Visual contributors[edit]

Most of the images in the book were generated from a process entitled "mindsourcing."[4] The manuscript was sent to 35 artists, from all over the world, some born after 1989, several born before 1945, who were asked to respond with relevant visual work.

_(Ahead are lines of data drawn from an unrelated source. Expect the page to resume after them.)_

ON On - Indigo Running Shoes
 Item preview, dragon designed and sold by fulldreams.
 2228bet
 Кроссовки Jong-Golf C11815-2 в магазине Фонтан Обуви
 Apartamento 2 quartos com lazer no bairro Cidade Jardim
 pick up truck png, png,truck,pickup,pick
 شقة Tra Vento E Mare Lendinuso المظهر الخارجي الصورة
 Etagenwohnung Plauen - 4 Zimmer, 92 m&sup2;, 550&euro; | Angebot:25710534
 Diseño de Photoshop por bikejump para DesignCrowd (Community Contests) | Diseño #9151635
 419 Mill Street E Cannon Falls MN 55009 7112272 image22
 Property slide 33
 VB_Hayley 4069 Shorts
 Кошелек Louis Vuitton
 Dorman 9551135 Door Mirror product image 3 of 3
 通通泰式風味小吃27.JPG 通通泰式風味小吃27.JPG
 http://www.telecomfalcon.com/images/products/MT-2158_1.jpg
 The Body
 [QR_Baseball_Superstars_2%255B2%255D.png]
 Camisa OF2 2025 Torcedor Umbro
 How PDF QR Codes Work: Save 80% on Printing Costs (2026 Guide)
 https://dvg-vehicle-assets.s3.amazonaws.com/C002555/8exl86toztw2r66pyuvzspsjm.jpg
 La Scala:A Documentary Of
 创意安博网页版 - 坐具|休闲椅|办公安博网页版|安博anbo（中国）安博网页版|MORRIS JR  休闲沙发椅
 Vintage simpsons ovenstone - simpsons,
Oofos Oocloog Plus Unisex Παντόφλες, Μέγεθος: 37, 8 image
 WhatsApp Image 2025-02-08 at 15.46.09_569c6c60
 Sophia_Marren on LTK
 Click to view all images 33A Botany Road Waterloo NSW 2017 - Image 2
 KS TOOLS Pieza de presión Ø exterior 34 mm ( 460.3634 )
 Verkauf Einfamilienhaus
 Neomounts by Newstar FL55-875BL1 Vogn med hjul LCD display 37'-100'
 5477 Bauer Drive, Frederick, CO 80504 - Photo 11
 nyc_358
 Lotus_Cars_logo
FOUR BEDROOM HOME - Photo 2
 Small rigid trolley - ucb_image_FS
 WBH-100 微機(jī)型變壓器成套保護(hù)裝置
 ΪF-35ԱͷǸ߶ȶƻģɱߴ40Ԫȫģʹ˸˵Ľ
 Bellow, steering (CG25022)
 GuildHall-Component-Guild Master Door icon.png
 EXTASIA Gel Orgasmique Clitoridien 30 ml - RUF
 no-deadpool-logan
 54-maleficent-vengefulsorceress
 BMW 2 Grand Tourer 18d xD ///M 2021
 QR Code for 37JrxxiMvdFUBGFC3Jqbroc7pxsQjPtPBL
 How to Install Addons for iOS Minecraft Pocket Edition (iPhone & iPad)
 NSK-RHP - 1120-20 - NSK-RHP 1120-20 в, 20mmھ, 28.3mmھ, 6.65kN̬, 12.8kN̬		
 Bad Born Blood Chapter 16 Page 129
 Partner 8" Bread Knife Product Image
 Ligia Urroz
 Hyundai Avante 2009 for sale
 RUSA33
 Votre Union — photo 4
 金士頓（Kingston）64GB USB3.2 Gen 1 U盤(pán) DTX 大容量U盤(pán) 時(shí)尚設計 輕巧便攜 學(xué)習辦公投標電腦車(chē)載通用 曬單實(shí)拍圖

They are Farah Al Qasimi, Ed Atkins, Gabriele Basilico, Alessandro Bava, Josh Bitelli, James Bridle, Cao Fei, Alex Mackin Dolan, Thomas Dozol, Constant Dullaart, Cécile B. Evans, Rami Farook, Hans-Peter Feldmann, GCC, Liam Gillick, Dominique Gonzalez-Foerster, Eloise Hawser, Camille Henrot, Hu Fang, K-Hole, Koo Jeong-A, Katja Novitskova, Lara Ogel, Trevor Paglen, Yuri Pattison, Jon Rafman, Bunny Rogers, Bogosi Sekhukhuni, Taryn Simon, Hito Steyerl, Michael Stipe, Rosemarie Trockel, Amalia Ulman, David Weir and Trevor Yeung.

Reception[edit]

Pacific Standard magazine described it as "a kind of philosophical Anarchist Cookbook for the online era";[5] Jon Snow on Channel 4 News called it "absolutely amazing";[6] Vice.com characterised it as "a new philosophy-cum-modern-self-help book";[1] and Dazed said it was a "guidebook, map for today and mediation on the madness of our media, it's an awesome, dizzying read."[7] However, The Los Angeles Times accused it of being, "a project that looks backward, rather than ahead,"[8]; and Kirkus Reviews said, "its hipper-than-thou self-satisfaction runs close to the surface of a superficial book." [9] Jarvis Cocker dedicated one of his last BBC Radio 6 Music Sunday Service [10] programs to The Age of Earthquakes. Cocker interviewed Basar and Coupland, in a montage of music and words that echoed the experience of the book.